* Material supplied:
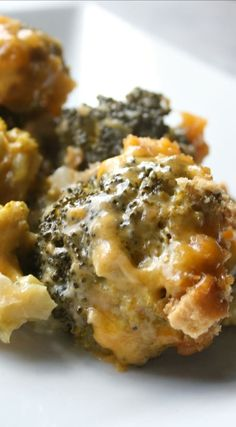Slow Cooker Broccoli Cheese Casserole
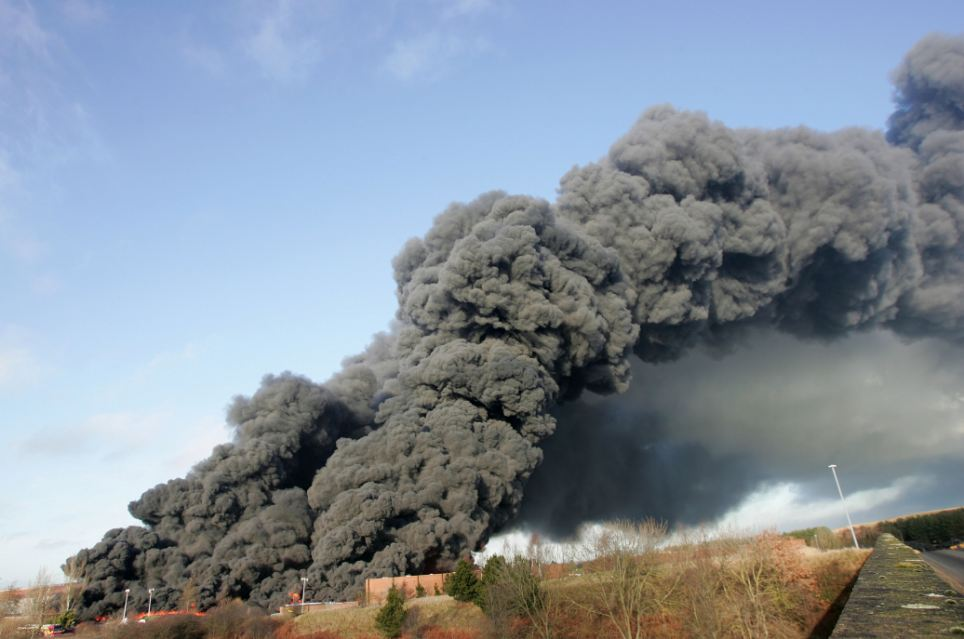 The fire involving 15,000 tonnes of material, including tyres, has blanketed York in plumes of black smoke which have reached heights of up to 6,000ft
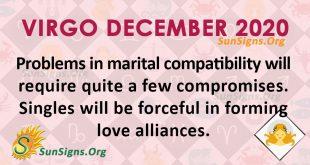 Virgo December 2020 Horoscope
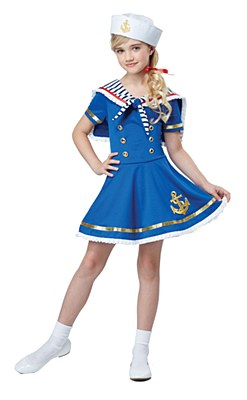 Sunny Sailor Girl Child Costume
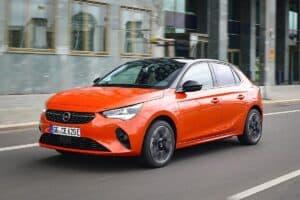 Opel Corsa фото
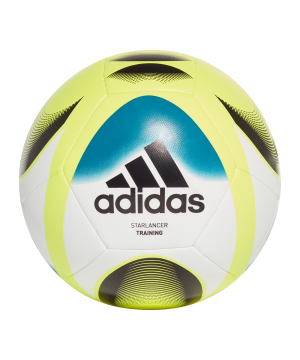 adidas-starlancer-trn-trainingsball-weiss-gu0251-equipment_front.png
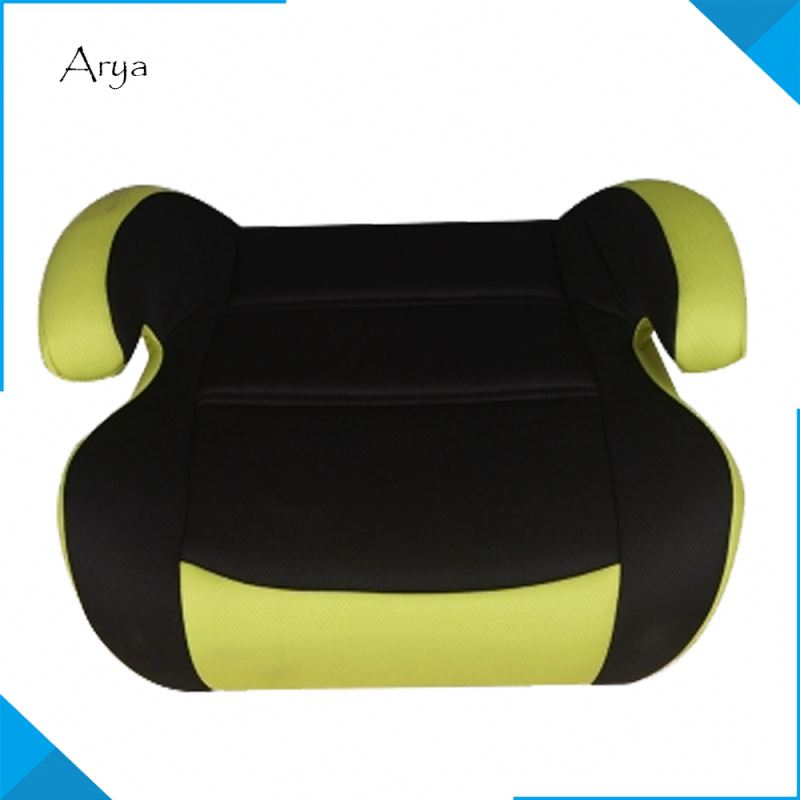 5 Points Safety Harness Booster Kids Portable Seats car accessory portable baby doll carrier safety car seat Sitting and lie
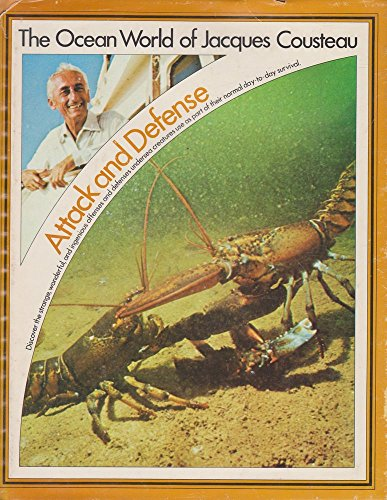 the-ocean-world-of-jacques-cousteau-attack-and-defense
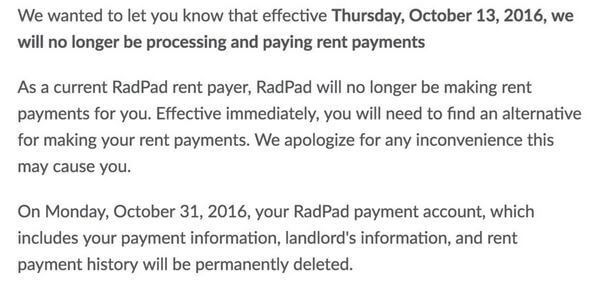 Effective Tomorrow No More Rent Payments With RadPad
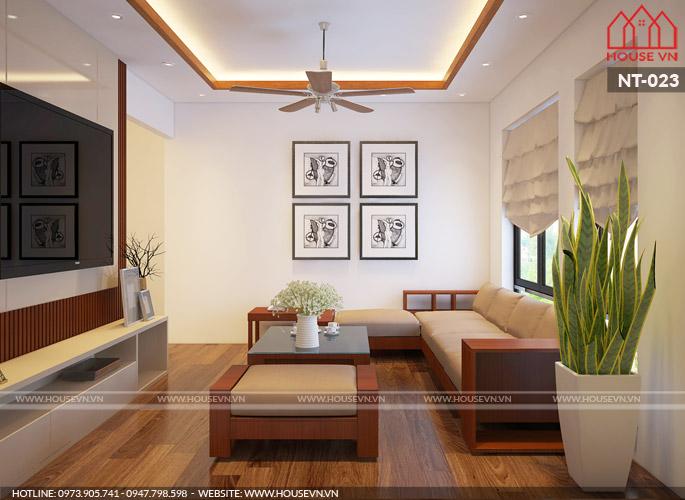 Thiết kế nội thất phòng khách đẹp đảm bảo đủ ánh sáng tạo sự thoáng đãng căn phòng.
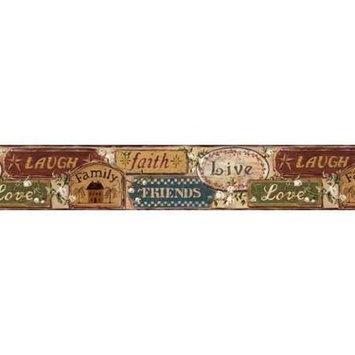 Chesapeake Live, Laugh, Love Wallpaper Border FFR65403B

* Instructions to follow:
Starting at the line that contains "Opel Corsa фото", write out every line through the end of the entries, both ends included, without any pictures.

* Output:
 Opel Corsa фото
 adidas-starlancer-trn-trainingsball-weiss-gu0251-equipment_front.png
 5 Points Safety Harness Booster Kids Portable Seats car accessory portable baby doll carrier safety car seat Sitting and lie
 the-ocean-world-of-jacques-cousteau-attack-and-defense
 Effective Tomorrow No More Rent Payments With RadPad
 Thiết kế nội thất phòng khách đẹp đảm bảo đủ ánh sáng tạo sự thoáng đãng căn phòng.
 Chesapeake Live, Laugh, Love Wallpaper Border FFR65403B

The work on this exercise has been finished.